> **DOCUMENT SEGMENT**
-*-*-

The high-bias and breakdown behavior of suspended mono- and few-layer WS2 was explored by in situ aberration-corrected transmission electron microscopy. The suspended WS2 devices were found to undergo irreversible breakdown at sufficiently high biases due to vaporization of the WS2. Simultaneous to the removal of WS2 was the accompanying formation of few-layer graphene decorated with W and WS2 nanoparticles, with the carbon source attributed to organic residues present on the WS2 surface. The breakdown of few-layer WS2 resulted in the formation of faceted S-depleted WS2 tendrils along the vaporization boundary, which were found to exhibit lattice contraction indicative of S depletion, alongside pure W phases incorporated into the structure, with the interfaces imaged at atomic resolution. The combination of observing the graphitization of the amorphous carbon surface residue, W nanoparticles, and S-depleted WS2 phases following the high-bias WS2 disintegration all indicate a thermal Joule heating breakdown mechanism over an avalanche process, with WS2 destruction promoted by preferential S emission. The observation of graphene formation and the role the thin amorphous carbon layer has in the prebreakdown behavior of the device demonstrate the importance of employing encapsulated heterostructure device architectures that exclude residues.

-*-*-

> **DO THIS**
Using the passage on high-bias breakdown of suspended WS2, list every observation it cites as together indicating a thermal Joule heating breakdown mechanism rather than an avalanche process. The material that comes after this text is unrelated to it.

> **INFORMATION SUPPLIED**
-*-*-

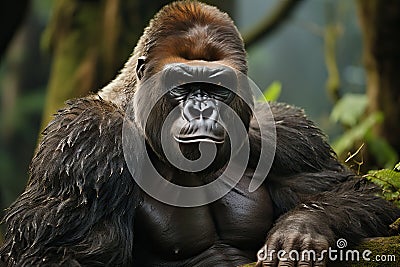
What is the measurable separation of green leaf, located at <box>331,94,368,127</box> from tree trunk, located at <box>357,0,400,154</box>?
122 millimetres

-*-*-

> **ANSWER**
- Graphitization of the amorphous carbon surface residue
- W nanoparticles
- S-depleted WS2 phases